### Excerpts of spatial question data:

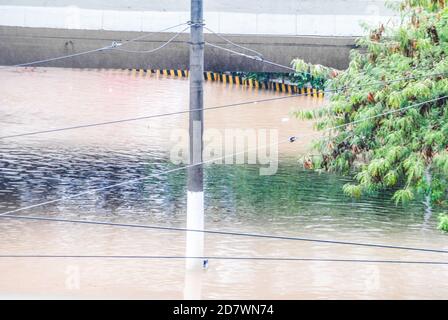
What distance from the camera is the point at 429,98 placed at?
16.0 meters

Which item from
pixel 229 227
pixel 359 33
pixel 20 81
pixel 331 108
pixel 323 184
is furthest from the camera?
pixel 20 81

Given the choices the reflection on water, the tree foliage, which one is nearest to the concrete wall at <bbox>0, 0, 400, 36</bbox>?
the reflection on water

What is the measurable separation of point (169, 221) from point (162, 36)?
360cm

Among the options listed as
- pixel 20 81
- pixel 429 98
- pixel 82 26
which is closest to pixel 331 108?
pixel 429 98

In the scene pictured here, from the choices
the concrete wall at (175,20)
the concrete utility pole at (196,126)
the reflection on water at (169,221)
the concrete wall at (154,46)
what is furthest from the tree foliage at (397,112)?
the concrete wall at (175,20)

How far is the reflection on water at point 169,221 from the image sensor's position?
1560 cm

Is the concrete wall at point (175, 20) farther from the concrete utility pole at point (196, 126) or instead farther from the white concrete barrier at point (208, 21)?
the concrete utility pole at point (196, 126)

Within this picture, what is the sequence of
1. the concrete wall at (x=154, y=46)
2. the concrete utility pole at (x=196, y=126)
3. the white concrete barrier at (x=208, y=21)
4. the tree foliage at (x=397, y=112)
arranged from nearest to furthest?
the concrete utility pole at (x=196, y=126) → the tree foliage at (x=397, y=112) → the concrete wall at (x=154, y=46) → the white concrete barrier at (x=208, y=21)

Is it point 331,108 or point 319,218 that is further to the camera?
point 319,218

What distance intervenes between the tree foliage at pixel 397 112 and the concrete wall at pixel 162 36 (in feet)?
11.4

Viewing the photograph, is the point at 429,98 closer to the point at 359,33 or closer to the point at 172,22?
the point at 359,33

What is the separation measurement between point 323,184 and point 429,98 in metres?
8.23

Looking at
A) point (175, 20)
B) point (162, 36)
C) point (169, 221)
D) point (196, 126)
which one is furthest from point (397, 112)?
point (175, 20)
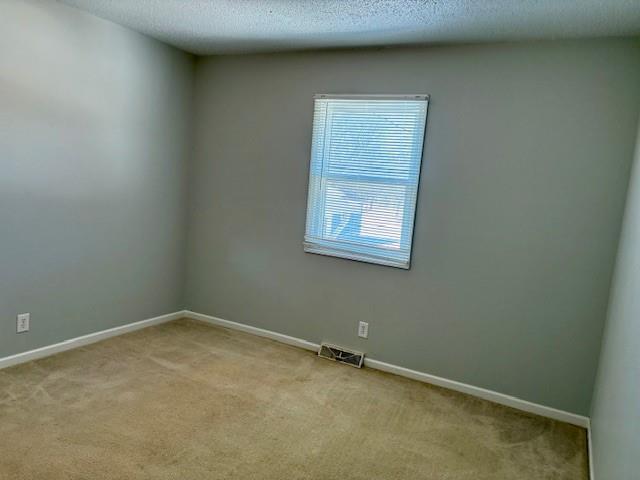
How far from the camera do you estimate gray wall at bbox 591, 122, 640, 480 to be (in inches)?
59.6

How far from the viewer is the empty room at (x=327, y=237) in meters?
2.22

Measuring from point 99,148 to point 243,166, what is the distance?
3.56ft

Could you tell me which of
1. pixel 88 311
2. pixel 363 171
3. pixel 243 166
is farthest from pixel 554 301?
pixel 88 311

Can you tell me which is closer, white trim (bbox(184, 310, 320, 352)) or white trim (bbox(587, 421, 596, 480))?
white trim (bbox(587, 421, 596, 480))

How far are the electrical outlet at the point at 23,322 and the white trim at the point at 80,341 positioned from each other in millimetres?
156

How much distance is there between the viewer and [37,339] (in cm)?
293

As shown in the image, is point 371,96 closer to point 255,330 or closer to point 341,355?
point 341,355

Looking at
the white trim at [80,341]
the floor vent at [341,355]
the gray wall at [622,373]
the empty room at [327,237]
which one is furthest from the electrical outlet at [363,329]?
the white trim at [80,341]

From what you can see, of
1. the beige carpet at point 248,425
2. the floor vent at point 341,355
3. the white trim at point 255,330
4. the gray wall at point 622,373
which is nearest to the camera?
the gray wall at point 622,373

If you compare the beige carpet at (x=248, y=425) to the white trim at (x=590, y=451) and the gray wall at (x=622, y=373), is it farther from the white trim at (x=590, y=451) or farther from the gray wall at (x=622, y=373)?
the gray wall at (x=622, y=373)

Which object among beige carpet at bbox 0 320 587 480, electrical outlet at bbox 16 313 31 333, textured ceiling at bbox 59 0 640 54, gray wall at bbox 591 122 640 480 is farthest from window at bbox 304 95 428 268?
electrical outlet at bbox 16 313 31 333

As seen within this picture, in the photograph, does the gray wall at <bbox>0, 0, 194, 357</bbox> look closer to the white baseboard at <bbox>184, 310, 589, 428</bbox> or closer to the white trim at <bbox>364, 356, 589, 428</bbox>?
the white baseboard at <bbox>184, 310, 589, 428</bbox>

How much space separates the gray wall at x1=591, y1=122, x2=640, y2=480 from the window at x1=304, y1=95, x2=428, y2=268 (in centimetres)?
123

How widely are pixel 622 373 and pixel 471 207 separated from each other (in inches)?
52.3
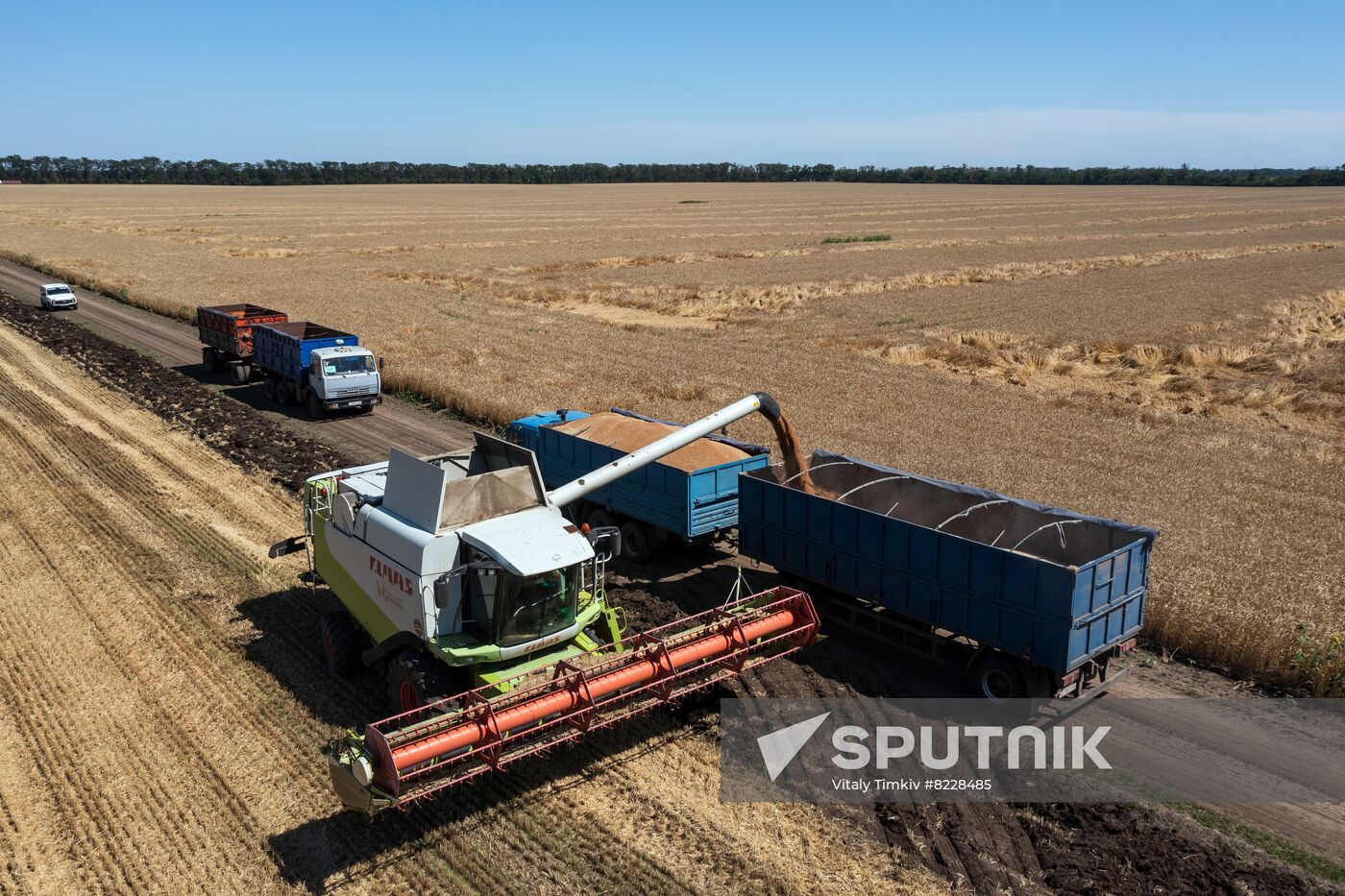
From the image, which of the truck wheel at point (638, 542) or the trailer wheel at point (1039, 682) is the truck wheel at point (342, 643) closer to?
the truck wheel at point (638, 542)

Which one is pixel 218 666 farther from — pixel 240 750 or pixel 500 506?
pixel 500 506

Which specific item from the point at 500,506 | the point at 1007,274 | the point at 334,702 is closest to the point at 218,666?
the point at 334,702

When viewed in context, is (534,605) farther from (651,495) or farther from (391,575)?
(651,495)

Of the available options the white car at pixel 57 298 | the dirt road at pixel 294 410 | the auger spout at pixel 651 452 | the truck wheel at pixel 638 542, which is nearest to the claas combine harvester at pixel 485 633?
the auger spout at pixel 651 452

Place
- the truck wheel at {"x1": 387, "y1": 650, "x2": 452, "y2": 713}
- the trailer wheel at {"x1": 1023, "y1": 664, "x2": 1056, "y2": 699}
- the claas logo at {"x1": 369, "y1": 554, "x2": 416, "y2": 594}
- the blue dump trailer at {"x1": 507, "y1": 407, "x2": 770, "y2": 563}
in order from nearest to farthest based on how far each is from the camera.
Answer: the truck wheel at {"x1": 387, "y1": 650, "x2": 452, "y2": 713} < the claas logo at {"x1": 369, "y1": 554, "x2": 416, "y2": 594} < the trailer wheel at {"x1": 1023, "y1": 664, "x2": 1056, "y2": 699} < the blue dump trailer at {"x1": 507, "y1": 407, "x2": 770, "y2": 563}

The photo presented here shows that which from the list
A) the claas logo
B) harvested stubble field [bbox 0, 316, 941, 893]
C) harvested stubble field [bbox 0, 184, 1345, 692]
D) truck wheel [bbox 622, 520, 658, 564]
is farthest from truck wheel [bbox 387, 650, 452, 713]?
harvested stubble field [bbox 0, 184, 1345, 692]

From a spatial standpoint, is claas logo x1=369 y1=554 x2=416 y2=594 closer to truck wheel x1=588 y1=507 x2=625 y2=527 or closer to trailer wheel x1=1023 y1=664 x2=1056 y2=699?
truck wheel x1=588 y1=507 x2=625 y2=527
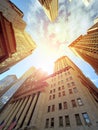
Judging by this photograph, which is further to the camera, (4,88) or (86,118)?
(4,88)

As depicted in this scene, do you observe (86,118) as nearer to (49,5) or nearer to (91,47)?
(91,47)

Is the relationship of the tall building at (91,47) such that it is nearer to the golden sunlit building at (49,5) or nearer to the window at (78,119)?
the golden sunlit building at (49,5)

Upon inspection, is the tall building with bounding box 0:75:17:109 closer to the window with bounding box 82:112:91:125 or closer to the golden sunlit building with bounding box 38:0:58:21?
the golden sunlit building with bounding box 38:0:58:21

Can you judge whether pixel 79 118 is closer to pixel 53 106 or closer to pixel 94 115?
pixel 94 115

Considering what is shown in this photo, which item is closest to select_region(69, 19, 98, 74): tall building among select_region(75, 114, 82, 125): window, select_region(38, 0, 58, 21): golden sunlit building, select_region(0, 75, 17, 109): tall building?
select_region(38, 0, 58, 21): golden sunlit building

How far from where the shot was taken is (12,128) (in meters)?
43.7

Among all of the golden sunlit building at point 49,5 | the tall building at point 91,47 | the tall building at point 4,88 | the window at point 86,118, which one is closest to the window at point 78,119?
the window at point 86,118

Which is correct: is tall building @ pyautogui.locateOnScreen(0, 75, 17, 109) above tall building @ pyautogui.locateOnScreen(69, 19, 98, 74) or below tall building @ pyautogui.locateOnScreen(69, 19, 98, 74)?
below

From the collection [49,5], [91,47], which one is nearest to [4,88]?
[91,47]

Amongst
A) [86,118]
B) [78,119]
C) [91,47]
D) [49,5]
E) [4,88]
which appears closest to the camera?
[86,118]

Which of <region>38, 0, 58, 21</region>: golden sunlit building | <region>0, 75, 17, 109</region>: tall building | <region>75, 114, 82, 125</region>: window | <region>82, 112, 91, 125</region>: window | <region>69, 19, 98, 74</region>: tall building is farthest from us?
<region>0, 75, 17, 109</region>: tall building

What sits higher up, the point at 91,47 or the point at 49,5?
the point at 49,5

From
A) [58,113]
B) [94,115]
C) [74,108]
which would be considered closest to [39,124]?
[58,113]

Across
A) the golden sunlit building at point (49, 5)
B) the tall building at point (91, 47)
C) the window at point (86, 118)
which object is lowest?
the window at point (86, 118)
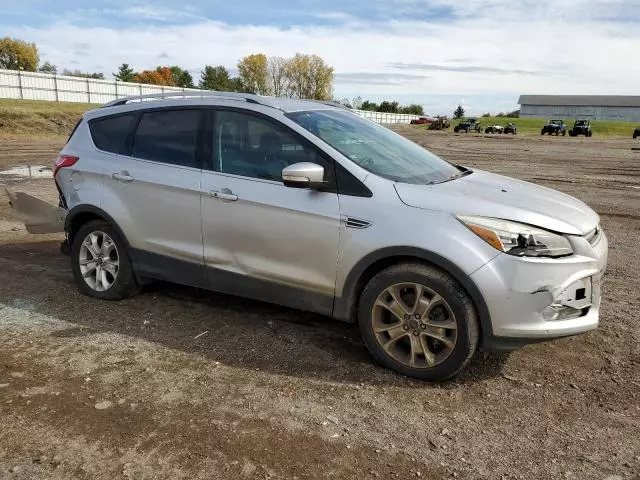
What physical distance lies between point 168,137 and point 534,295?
10.4 ft

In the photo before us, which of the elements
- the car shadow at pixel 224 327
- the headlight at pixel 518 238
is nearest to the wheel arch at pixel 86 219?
the car shadow at pixel 224 327

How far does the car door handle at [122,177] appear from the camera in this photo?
4.83m

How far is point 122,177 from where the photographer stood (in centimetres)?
488

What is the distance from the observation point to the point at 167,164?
4676mm

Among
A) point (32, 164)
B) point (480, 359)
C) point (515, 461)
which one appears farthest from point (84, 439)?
point (32, 164)

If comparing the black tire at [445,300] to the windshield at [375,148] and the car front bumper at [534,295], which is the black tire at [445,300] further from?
the windshield at [375,148]

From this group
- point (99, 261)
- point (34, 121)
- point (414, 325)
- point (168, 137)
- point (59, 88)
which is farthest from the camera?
point (59, 88)

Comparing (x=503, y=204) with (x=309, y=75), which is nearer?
(x=503, y=204)

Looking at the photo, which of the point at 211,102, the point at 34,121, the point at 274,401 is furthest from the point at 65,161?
the point at 34,121

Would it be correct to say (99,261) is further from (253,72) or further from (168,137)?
(253,72)

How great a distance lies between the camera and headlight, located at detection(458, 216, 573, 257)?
3.41 meters

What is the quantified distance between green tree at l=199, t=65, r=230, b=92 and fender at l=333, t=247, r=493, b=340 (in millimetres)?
107855

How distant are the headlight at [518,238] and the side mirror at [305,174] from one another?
1.03 m

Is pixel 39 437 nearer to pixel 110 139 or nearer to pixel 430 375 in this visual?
pixel 430 375
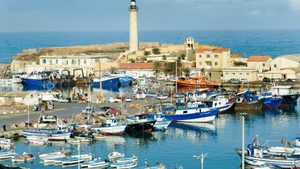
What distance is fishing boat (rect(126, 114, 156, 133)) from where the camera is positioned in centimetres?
2367

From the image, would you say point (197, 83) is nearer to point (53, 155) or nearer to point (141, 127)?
point (141, 127)

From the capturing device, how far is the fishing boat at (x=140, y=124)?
23672 mm

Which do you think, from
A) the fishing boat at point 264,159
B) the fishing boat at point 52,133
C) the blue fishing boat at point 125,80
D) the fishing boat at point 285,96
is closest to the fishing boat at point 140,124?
the fishing boat at point 52,133

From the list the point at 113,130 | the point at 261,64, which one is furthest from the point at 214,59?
the point at 113,130

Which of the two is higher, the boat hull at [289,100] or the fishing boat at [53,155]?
the boat hull at [289,100]

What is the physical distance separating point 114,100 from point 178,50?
70.1 ft

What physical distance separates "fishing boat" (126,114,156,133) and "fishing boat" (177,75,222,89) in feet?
48.3

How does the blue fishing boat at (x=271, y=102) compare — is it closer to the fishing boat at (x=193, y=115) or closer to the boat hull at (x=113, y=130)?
the fishing boat at (x=193, y=115)

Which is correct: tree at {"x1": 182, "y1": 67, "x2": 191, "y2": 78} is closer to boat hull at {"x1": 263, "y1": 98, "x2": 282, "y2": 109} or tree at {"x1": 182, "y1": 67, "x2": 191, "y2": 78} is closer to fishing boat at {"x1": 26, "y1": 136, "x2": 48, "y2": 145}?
boat hull at {"x1": 263, "y1": 98, "x2": 282, "y2": 109}

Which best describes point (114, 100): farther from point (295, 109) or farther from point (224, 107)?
point (295, 109)

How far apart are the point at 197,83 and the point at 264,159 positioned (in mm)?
21200

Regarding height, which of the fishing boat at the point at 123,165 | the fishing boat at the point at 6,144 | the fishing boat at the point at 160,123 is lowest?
the fishing boat at the point at 123,165

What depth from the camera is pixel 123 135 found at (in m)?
23.1

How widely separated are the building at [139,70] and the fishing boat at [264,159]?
1019 inches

### Exercise directions:
Quote every line from the line containing "Which best describes" through the closing line of the listing, including both.

### In response:
Which best describes point (114, 100): farther from point (295, 109) or farther from point (224, 107)?
point (295, 109)

How far apart are the point at 197,83 and the point at 264,159 positioned (in mm)?
21200

Regarding height, which of the fishing boat at the point at 123,165 | the fishing boat at the point at 6,144 | the fishing boat at the point at 160,123 is lowest?
the fishing boat at the point at 123,165

What depth from the camera is pixel 123 135 found at (in m)?
23.1

How widely separated are the building at [139,70] and the fishing boat at [264,159]?
1019 inches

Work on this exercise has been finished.